__Given request__. Copy the records below word for word, from their first line through the line containing "Answer: pixel 31". Omit the pictures.

-- Begin Material --

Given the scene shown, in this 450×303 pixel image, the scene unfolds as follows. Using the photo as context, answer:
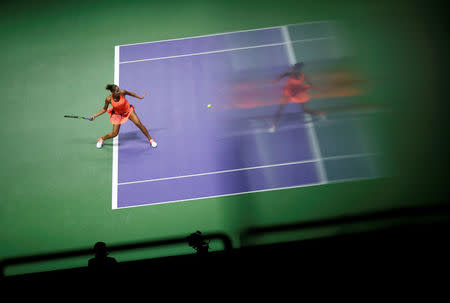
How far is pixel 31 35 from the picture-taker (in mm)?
7684

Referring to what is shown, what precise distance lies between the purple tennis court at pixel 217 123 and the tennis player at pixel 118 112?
260 mm

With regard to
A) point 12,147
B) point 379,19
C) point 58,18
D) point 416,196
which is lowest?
point 416,196

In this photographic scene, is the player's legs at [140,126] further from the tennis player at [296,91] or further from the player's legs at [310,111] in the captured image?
the player's legs at [310,111]

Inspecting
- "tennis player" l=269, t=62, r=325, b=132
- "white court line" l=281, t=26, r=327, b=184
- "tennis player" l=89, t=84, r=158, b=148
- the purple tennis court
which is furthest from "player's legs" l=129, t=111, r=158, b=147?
"white court line" l=281, t=26, r=327, b=184

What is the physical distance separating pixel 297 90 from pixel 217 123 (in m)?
1.71

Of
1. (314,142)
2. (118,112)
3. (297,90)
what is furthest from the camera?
(297,90)

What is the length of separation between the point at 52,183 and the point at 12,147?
139cm

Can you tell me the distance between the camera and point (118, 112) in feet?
18.1

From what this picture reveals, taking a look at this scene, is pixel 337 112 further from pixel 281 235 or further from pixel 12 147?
pixel 12 147

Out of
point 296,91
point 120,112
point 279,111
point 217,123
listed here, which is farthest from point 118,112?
point 296,91

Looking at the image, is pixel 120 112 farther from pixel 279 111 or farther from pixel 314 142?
pixel 314 142

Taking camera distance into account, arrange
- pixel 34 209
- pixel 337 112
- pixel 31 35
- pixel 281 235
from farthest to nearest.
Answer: pixel 31 35 < pixel 337 112 < pixel 34 209 < pixel 281 235

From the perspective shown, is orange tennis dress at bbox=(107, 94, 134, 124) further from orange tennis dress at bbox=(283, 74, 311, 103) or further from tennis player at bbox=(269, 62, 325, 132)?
orange tennis dress at bbox=(283, 74, 311, 103)

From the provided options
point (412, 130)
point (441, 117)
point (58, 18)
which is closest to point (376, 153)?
point (412, 130)
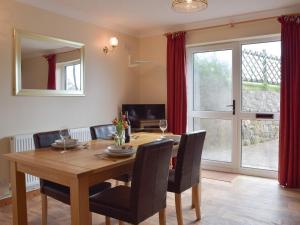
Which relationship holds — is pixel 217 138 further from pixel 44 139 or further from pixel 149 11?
pixel 44 139

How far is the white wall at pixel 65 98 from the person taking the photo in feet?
10.5

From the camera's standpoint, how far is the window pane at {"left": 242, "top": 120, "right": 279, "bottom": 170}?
4137 mm

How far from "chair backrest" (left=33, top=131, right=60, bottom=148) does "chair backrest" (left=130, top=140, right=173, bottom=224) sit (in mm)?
1104

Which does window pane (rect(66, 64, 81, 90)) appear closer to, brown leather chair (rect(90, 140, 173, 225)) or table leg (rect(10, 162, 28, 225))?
table leg (rect(10, 162, 28, 225))

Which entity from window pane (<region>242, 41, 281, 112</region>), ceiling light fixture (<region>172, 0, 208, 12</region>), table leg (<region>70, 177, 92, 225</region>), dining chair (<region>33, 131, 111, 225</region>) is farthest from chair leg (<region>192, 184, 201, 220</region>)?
window pane (<region>242, 41, 281, 112</region>)

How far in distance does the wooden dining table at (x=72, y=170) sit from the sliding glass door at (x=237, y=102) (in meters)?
2.52

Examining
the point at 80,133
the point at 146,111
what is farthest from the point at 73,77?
the point at 146,111

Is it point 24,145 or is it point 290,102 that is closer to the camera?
point 24,145

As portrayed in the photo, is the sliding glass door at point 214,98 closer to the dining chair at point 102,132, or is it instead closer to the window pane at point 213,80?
the window pane at point 213,80

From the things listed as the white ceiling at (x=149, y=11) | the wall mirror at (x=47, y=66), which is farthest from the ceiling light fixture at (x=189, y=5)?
the wall mirror at (x=47, y=66)

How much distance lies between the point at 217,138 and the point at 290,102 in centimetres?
131

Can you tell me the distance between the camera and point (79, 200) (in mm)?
1795

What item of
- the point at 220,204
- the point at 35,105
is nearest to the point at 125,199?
the point at 220,204

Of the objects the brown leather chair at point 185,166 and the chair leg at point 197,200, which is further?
the chair leg at point 197,200
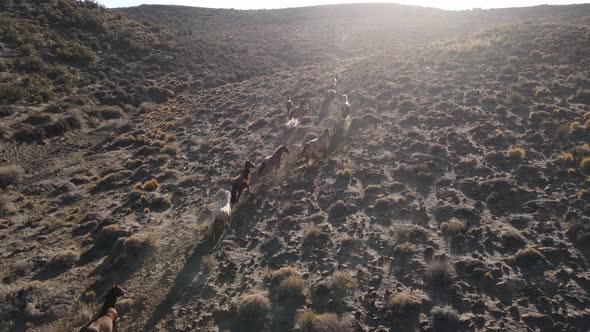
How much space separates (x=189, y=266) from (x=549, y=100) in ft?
73.6

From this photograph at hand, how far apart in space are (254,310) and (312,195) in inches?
283

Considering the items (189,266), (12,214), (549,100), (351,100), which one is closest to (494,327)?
(189,266)

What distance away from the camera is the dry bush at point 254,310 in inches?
406

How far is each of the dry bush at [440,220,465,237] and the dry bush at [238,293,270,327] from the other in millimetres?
6722

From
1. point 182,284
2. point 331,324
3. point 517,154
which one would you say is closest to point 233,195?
point 182,284

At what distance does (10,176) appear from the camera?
20281 millimetres

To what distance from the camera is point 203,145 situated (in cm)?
2445

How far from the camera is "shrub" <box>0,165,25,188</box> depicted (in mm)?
19969

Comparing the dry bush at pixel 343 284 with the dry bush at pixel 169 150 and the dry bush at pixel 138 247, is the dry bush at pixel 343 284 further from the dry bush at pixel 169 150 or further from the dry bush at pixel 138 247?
the dry bush at pixel 169 150

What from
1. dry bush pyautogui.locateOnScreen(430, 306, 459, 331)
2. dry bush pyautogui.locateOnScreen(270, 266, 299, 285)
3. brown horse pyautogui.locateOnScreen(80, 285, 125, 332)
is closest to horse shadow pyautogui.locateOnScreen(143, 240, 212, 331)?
brown horse pyautogui.locateOnScreen(80, 285, 125, 332)

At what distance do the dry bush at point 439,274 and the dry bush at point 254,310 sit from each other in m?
4.88

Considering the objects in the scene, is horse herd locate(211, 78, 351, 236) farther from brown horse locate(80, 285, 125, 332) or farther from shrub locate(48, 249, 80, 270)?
shrub locate(48, 249, 80, 270)

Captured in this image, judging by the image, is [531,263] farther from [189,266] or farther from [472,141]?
[189,266]

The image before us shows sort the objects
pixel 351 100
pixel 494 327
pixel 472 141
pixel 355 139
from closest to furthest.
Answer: pixel 494 327
pixel 472 141
pixel 355 139
pixel 351 100
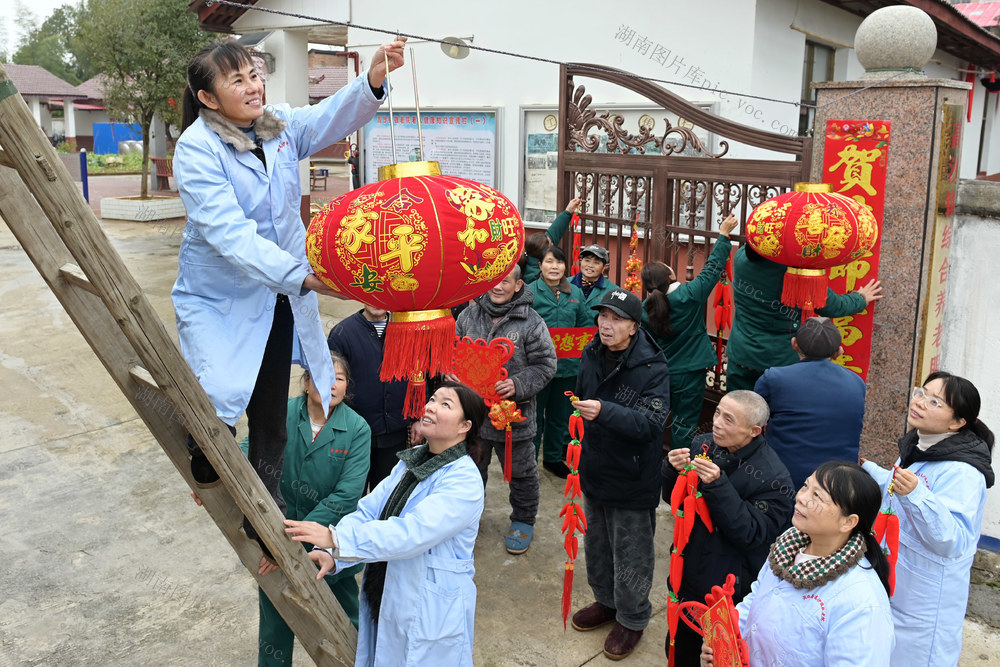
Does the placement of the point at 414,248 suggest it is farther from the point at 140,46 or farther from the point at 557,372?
the point at 140,46

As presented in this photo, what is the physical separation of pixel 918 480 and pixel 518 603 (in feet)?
7.78

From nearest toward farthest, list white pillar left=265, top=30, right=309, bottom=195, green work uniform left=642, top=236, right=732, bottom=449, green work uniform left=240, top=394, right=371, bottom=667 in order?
green work uniform left=240, top=394, right=371, bottom=667
green work uniform left=642, top=236, right=732, bottom=449
white pillar left=265, top=30, right=309, bottom=195

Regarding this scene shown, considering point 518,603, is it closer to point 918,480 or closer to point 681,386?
point 681,386

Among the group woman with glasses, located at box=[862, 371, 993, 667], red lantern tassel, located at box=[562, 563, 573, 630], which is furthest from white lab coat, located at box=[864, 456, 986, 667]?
red lantern tassel, located at box=[562, 563, 573, 630]

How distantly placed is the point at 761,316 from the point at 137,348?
3885mm

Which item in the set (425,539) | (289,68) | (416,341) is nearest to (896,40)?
(416,341)

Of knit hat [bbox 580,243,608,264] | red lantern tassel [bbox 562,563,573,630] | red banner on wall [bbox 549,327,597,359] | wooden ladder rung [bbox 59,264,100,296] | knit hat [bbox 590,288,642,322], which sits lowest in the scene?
red lantern tassel [bbox 562,563,573,630]

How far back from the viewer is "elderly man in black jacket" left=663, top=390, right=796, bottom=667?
3262mm

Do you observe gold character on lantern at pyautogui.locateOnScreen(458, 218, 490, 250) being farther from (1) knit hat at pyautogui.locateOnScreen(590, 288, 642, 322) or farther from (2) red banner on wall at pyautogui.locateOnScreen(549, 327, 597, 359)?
(2) red banner on wall at pyautogui.locateOnScreen(549, 327, 597, 359)

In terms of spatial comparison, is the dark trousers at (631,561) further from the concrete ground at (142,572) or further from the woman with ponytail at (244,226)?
the woman with ponytail at (244,226)

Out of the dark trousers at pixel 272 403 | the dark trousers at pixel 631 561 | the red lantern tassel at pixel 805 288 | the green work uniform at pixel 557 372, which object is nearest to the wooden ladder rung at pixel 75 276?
the dark trousers at pixel 272 403

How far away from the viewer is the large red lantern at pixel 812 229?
4281mm

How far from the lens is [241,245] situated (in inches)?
94.7

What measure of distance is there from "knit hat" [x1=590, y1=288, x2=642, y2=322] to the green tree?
15.9m
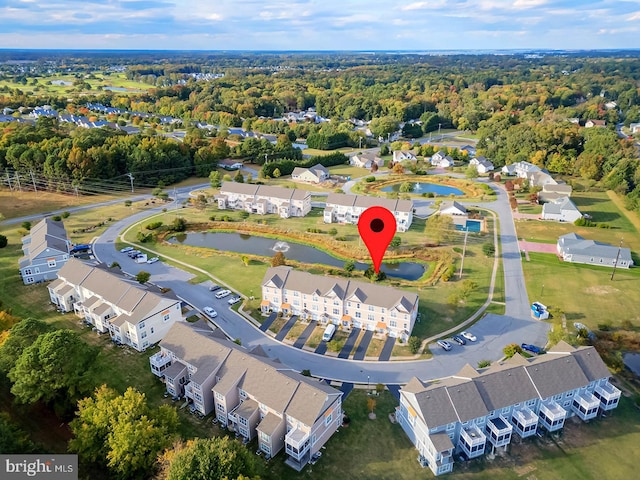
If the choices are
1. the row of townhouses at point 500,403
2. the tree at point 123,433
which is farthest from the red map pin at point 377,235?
the tree at point 123,433

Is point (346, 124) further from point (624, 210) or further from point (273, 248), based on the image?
point (273, 248)

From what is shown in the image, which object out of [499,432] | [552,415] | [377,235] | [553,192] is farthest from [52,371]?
[553,192]

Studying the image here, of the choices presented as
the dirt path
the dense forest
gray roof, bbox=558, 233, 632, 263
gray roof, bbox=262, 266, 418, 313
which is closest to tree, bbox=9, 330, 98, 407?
gray roof, bbox=262, 266, 418, 313

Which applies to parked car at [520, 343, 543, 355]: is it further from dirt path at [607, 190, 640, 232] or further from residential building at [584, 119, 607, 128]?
residential building at [584, 119, 607, 128]

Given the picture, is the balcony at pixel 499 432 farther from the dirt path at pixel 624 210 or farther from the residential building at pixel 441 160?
the residential building at pixel 441 160

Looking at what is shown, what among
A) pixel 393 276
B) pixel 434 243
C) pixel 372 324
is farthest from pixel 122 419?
pixel 434 243

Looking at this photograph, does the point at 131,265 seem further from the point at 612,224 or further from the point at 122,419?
the point at 612,224
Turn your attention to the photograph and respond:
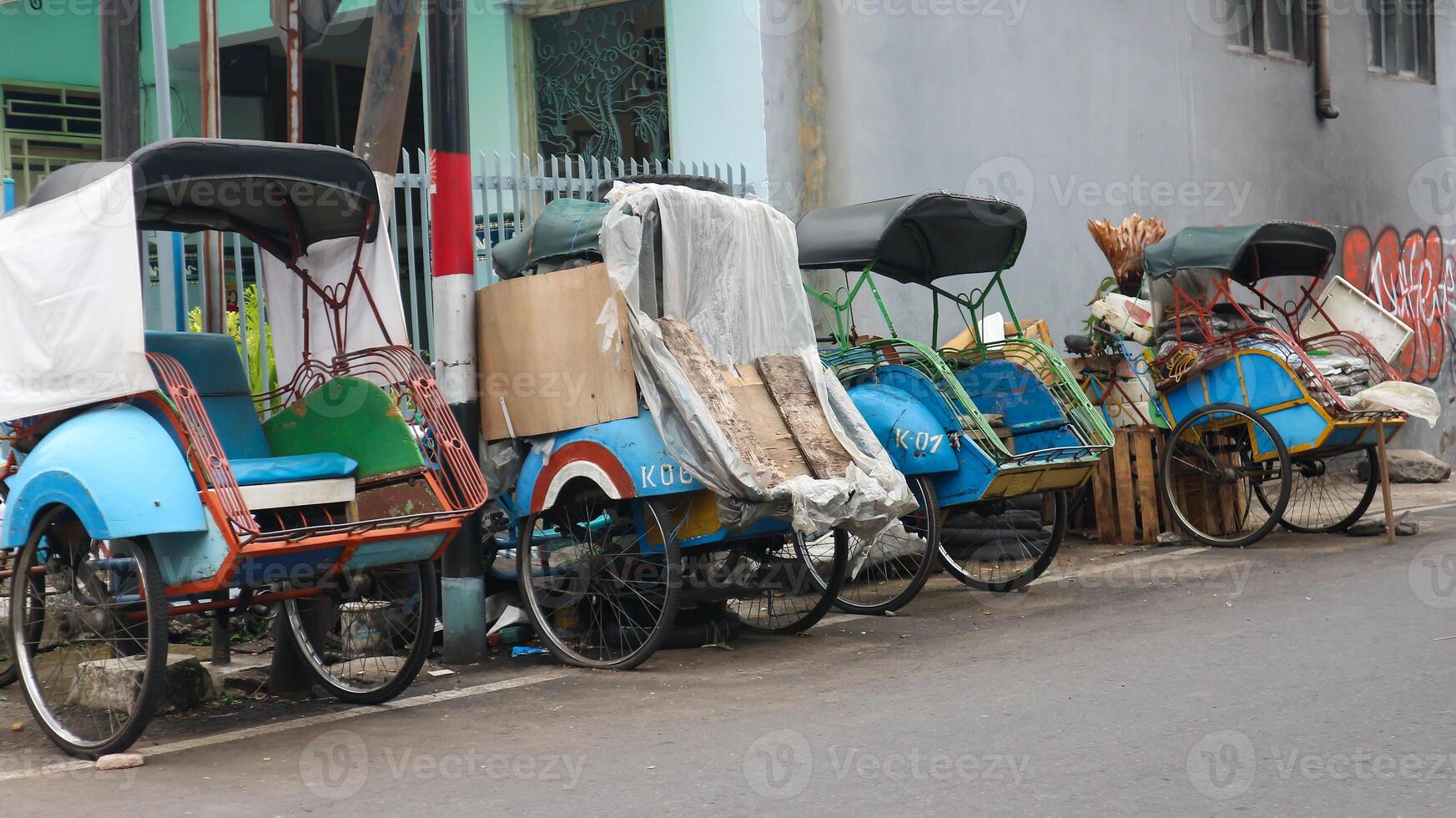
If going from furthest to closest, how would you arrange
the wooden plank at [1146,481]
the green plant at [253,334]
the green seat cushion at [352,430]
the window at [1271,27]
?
the window at [1271,27] < the wooden plank at [1146,481] < the green plant at [253,334] < the green seat cushion at [352,430]

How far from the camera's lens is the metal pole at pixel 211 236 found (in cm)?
837

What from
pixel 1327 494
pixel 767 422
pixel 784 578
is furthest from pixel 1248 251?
pixel 767 422

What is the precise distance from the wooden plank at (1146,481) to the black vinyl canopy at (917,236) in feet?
7.14

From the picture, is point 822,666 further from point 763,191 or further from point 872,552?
point 763,191

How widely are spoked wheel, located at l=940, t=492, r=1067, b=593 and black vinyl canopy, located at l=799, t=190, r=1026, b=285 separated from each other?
5.43ft

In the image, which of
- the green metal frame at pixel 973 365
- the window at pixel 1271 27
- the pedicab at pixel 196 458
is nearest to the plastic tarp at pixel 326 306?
the pedicab at pixel 196 458

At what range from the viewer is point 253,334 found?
9.30 m

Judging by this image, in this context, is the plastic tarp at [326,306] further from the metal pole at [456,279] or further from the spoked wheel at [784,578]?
the spoked wheel at [784,578]

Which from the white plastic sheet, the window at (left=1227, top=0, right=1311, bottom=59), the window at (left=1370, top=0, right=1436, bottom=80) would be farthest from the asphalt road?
the window at (left=1370, top=0, right=1436, bottom=80)

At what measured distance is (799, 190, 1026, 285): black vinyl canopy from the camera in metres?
8.86

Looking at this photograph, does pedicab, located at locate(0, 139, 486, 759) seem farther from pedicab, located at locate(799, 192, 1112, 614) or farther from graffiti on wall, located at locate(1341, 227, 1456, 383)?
graffiti on wall, located at locate(1341, 227, 1456, 383)

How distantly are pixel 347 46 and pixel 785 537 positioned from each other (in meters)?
10.5

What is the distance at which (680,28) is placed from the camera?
1189 centimetres

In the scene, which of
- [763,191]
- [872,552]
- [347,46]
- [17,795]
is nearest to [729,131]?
[763,191]
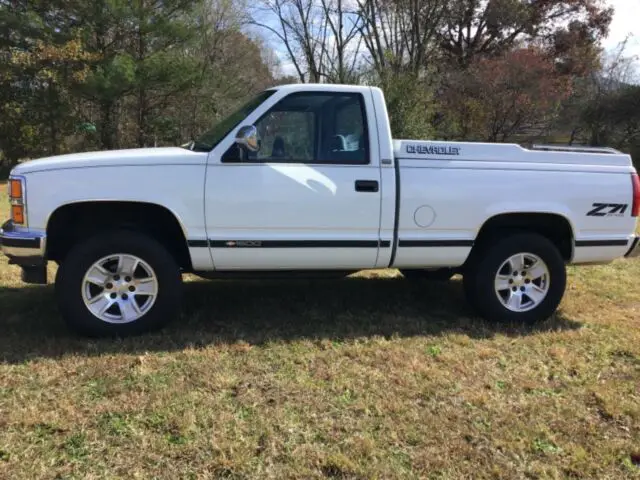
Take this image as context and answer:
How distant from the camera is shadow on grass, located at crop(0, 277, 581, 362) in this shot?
13.8 feet

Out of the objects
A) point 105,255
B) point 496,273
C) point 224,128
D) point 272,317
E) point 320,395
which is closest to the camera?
point 320,395

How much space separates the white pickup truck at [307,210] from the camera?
4113mm

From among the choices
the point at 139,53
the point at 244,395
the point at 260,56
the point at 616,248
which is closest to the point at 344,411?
the point at 244,395

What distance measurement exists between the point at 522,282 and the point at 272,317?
218 cm

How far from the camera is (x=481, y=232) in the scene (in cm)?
493

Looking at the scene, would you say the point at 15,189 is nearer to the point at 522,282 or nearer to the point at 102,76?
the point at 522,282

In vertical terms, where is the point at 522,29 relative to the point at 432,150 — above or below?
above

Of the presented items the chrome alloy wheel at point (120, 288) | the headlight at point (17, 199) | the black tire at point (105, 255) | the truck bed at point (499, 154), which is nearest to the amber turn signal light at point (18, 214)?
the headlight at point (17, 199)

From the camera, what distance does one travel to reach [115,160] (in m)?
4.07

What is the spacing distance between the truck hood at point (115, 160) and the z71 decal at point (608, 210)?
3225mm

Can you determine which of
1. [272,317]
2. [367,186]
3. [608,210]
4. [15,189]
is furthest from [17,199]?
[608,210]

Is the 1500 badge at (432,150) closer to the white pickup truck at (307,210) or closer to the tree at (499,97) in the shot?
the white pickup truck at (307,210)

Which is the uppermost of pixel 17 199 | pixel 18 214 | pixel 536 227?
pixel 17 199

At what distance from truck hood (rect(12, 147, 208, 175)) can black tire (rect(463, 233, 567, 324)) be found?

-- End Material --

__Output of the exercise__.
Given the scene shown, in this 450×303 pixel image, the scene unfolds as follows. Using the photo as context, answer:
How far is pixel 31 35 from the picture-taker (in mm)?
7684

Referring to what is shown, what precise distance lies between the purple tennis court at pixel 217 123 and the tennis player at pixel 118 112?
260 mm

With regard to
A) point 12,147
B) point 379,19
C) point 58,18
D) point 416,196
which is lowest?
point 416,196

In this photographic scene, is the player's legs at [140,126] further from the tennis player at [296,91] or further from the player's legs at [310,111] in the captured image?
the player's legs at [310,111]

Inspecting
- "tennis player" l=269, t=62, r=325, b=132
- "white court line" l=281, t=26, r=327, b=184
- "tennis player" l=89, t=84, r=158, b=148
- the purple tennis court
which is furthest from "player's legs" l=129, t=111, r=158, b=147?
"white court line" l=281, t=26, r=327, b=184

What is the physical distance separating pixel 297 90 from pixel 217 123 (in m)?
1.71

Of
1. (314,142)
2. (118,112)
3. (297,90)
what is furthest from the camera?
(297,90)

What is the length of separation between the point at 52,183 and the point at 12,147?
139cm

Can you tell me the distance between the camera and point (118, 112) in feet?
18.1

From what this picture reveals, taking a look at this scene, is pixel 337 112 further from pixel 281 235 or further from pixel 12 147?
pixel 12 147

Out of
point 296,91
point 120,112
point 279,111
point 217,123
listed here, which is farthest from point 118,112?
point 296,91

Looking at the image, is pixel 120 112 farther from pixel 279 111 or farther from pixel 314 142?
pixel 314 142

Taking camera distance into account, arrange
- pixel 34 209
- pixel 337 112
- pixel 31 35
- pixel 281 235
from farthest to nearest.
Answer: pixel 31 35 < pixel 337 112 < pixel 34 209 < pixel 281 235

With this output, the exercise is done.